As the storm outside the program gathered, Carty informed his assistant coaches late last year of the parents’ attempts to remove him.

“So far it has been veiled threats and chest-beating from a few parents,” Carty wrote in a Dec. 12 email. “My administrators have told me to keep cool until the group comes forward.”

He added: “We all feel strongly about the program and are not going to stand for people on the outside with hidden agendas – telling us what to do.”

Some of the parents then met with school administrators on Dec. 18 and Carty said they presented “zero specifics.” He also said the parents barred coaches from talking to their children unless first obtaining permission from their attorney.

“I am still not worried as I know I have the law on my side,” Carty wrote on Dec. 19. “I am still committed to getting this staff together and (do) a better PR job to insure that we cannot be called out.

“I have seen enough evidence in previous cases around the country and in this case to stand fast and battle these lunatics.”

Under questioning by Richard Kaiser, the attorney hired by the school district, Carty said he regretted calling the parents lunatics. Kaiser then asked Carty if he felt he violated the school’s code which requires the “highest ethical and moral conduct.”

“Mr. Carty refused to answer my questions even though he had no problem denying that his other conduct violated the Code,” Kaiser wrote.
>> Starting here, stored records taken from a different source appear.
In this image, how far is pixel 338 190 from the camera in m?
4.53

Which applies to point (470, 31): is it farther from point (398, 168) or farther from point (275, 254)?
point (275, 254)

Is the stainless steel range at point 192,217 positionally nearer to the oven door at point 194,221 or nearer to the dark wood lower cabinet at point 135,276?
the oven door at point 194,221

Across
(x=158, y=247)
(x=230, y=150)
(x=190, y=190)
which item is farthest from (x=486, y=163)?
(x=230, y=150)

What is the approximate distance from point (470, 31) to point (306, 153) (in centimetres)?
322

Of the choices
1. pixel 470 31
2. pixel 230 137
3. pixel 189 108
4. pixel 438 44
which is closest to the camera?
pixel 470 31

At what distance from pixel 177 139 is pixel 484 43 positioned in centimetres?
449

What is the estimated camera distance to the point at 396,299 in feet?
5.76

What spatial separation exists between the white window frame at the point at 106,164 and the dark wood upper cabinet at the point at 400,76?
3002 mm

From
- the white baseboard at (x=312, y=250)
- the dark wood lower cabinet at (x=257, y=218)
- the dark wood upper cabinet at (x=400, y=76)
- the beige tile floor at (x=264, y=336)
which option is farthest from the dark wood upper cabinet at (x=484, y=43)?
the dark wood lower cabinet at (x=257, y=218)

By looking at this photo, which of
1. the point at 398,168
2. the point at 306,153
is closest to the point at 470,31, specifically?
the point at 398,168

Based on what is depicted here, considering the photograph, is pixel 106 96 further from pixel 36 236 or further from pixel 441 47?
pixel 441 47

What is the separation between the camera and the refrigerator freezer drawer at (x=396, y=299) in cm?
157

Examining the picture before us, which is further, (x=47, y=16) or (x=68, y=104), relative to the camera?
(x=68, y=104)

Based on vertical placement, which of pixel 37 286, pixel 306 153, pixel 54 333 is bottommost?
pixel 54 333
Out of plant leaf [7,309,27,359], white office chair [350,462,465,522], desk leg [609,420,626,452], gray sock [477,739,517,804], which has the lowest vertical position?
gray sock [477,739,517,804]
The attorney asked the coach a second time. “Mr. Carty suddenly claimed I was asking him a ‘legal question.’ ” Kaiser wrote. “Mr. Carty still refused to answer my question.”

Fired and reinstated

About two weeks after receiving Kaiser’s report, St. Clair met with Carty to discuss the reports from both attorneys.
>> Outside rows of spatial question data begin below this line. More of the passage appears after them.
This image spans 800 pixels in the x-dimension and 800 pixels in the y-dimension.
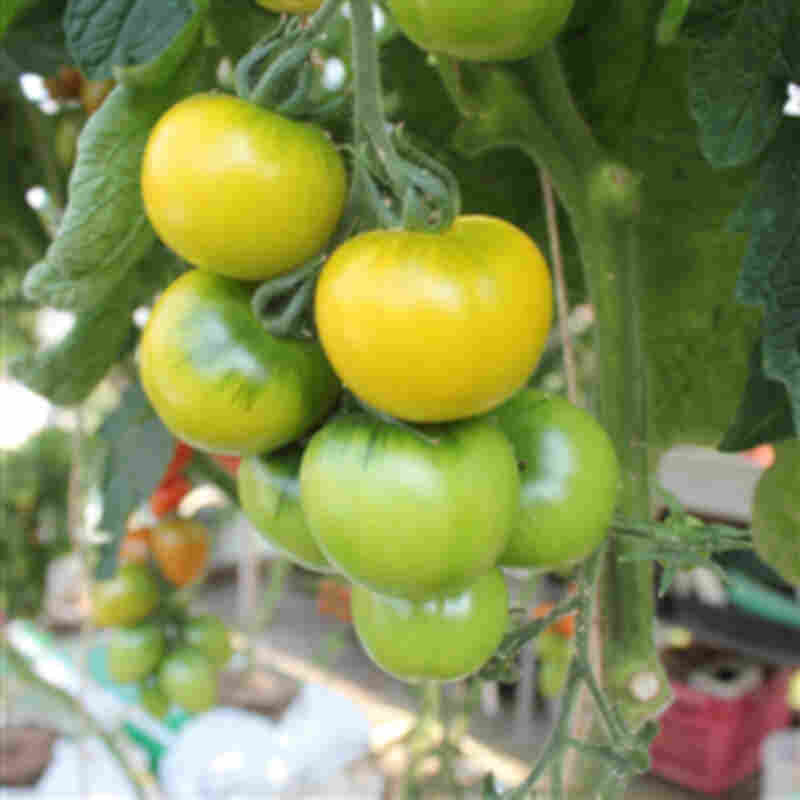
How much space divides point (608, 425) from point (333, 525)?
0.67 feet

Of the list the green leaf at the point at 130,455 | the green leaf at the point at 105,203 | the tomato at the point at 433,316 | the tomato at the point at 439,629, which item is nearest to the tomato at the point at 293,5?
the green leaf at the point at 105,203

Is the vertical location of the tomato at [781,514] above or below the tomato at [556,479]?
below

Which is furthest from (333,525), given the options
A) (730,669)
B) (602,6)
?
(730,669)

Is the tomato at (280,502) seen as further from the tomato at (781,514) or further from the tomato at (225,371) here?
the tomato at (781,514)

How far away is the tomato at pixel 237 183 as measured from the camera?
0.36 meters

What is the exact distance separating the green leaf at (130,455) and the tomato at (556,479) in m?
0.43

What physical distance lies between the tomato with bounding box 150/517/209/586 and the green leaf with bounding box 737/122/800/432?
110 cm

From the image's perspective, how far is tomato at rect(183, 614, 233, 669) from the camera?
4.81 ft

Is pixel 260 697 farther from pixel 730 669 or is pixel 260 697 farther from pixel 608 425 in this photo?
pixel 608 425

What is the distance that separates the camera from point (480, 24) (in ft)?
1.24

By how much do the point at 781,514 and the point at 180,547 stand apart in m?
1.03

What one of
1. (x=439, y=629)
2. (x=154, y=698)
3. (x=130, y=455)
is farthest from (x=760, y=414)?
(x=154, y=698)

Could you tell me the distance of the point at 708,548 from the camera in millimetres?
449

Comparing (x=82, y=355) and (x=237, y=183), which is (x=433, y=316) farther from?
(x=82, y=355)
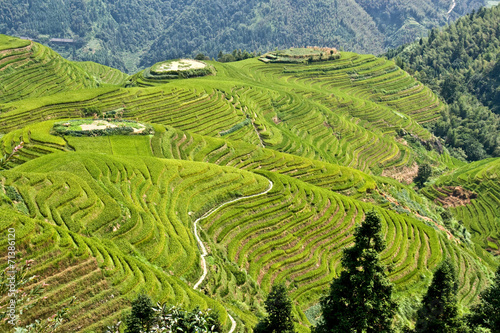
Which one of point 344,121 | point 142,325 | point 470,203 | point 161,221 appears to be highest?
point 142,325

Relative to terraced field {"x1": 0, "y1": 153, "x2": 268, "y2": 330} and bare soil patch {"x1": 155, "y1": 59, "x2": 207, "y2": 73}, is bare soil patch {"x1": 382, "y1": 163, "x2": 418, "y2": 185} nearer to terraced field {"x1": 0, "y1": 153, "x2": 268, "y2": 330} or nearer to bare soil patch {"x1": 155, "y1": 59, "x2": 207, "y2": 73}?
terraced field {"x1": 0, "y1": 153, "x2": 268, "y2": 330}

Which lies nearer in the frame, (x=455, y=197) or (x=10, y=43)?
(x=455, y=197)

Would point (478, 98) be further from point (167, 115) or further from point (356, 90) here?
point (167, 115)

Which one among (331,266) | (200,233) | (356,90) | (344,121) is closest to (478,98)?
(356,90)

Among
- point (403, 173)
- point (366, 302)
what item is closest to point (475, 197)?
point (403, 173)

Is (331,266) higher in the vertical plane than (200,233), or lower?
lower

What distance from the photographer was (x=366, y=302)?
21891 millimetres

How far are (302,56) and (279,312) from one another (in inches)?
4495

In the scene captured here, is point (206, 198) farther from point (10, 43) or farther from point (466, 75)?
point (466, 75)

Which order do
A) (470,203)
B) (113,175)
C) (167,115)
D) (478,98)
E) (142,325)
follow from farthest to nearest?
1. (478,98)
2. (470,203)
3. (167,115)
4. (113,175)
5. (142,325)

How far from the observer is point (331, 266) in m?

The next day, on March 27, St. Clair informed Carty he was being let go because he did not successfully complete the 2014-15 football season and that “you did not meet the code of conduct expectations set forth” in the bargaining agreement.

That decision was appealed by the employees’ association, which issued its own report on May 19. That report ripped St. Clair’s decision and chastised him for not allowing the athletic director to conduct the initial investigation.
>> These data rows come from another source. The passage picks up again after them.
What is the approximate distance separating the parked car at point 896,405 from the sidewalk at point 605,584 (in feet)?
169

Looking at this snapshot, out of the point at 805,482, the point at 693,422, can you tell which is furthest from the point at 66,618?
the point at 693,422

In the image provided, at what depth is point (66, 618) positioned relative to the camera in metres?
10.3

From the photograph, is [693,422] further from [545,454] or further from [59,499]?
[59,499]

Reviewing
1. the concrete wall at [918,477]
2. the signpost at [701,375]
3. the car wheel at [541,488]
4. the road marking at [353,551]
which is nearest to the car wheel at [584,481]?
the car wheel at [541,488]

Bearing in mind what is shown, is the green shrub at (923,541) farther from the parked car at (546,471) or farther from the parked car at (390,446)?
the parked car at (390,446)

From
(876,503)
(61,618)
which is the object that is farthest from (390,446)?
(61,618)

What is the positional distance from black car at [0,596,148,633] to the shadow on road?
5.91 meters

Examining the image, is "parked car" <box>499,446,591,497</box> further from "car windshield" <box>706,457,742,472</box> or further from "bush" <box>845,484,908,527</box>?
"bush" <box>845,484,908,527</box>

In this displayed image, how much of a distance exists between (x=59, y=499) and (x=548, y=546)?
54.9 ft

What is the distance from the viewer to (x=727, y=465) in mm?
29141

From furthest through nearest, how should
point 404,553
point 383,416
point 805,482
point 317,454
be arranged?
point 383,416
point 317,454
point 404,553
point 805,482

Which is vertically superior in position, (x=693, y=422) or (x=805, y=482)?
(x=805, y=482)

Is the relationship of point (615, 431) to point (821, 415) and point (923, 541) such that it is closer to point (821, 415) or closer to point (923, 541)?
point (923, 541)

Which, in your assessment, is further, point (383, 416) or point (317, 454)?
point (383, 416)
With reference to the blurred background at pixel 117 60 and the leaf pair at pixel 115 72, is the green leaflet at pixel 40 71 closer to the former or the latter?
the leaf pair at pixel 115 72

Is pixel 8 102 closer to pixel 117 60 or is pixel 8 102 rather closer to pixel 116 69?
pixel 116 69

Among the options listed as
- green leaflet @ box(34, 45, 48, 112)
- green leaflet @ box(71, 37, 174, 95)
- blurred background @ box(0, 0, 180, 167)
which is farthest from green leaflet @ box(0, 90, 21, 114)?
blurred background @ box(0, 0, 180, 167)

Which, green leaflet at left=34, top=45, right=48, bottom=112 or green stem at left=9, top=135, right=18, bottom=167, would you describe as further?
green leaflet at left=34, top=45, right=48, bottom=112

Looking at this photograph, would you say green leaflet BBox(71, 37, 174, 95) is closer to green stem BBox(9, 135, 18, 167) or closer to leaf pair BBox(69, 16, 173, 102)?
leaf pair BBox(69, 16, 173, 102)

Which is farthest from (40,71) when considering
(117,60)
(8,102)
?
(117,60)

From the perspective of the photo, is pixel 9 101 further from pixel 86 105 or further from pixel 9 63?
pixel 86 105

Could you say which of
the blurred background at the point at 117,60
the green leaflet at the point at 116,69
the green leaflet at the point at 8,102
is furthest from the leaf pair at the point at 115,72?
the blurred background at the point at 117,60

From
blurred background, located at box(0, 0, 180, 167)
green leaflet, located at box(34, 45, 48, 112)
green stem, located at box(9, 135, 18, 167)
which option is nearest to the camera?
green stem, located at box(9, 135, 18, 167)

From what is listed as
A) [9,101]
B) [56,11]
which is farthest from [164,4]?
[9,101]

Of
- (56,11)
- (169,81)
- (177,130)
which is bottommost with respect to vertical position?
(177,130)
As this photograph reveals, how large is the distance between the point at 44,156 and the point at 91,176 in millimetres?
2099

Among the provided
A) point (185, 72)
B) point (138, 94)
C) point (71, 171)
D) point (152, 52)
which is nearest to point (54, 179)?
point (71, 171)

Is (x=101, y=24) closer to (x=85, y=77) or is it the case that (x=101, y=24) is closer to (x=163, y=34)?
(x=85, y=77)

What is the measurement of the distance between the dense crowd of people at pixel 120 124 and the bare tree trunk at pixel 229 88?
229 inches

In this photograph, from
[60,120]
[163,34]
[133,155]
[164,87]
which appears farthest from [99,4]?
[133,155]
“MECA feels that this unprecedented process has been poorly handled and even mishandled from the very beginning,” the association wrote. “Coach Carty was singled out in a blatant witch hunt perpetrated by a small minority of disgruntled parents and facilitated by an inept administration’s inability to do its job properly.”

The association said that it would have supported the firing had it been warranted.

“This has never been done to one of our coaches for such trivial, fabricated or blatantly distorted charges,” they wrote. “But this is so patently unfair, we cannot sit by idly and let it happen.”

Among their list of concerns, the association representatives said they were left out of the process.

“After we did get the investigator’s report, we did a thorough investigation into each item,” they wrote. “We found that 5 of the 7 are completely false and the others are either misrepresented, or blown out of proportion.”

They argued that Carty had successfully completed the season and that St. Clair had misapplied the “Coaches Code of Conduct.”

“It is an association document; we adopted it, we modified it, we understand it better than Mr. St. Clair,” they wrote.

Three days later, hearing examiner Pam Veltri sided with the employee association, and reinstated Carty “due to ambiguity” between the non-renewal language of the collective bargaining agreement and the interpretation by the school district.

Among her additional list of recommendations, Veltri said the school district should develop a protocol that includes making a record any time a parent comes to the athletic director with a complaint.

Bade said the parents are hopeful that this minor step will help avoid any future situation from spiraling out of control.

“That should have been in place years ago,” he said. “One of the most disappointing things, other than the one email, there has been no communication with the parents and no action to inform us that they take these things seriously.”

However, Jared Hoadley, executive director of student services, would not say if the district will follow Veltri’s recommendation and instruct school officials to document their interactions with parents.

“I’m not going to comment on personnel issues,” he said.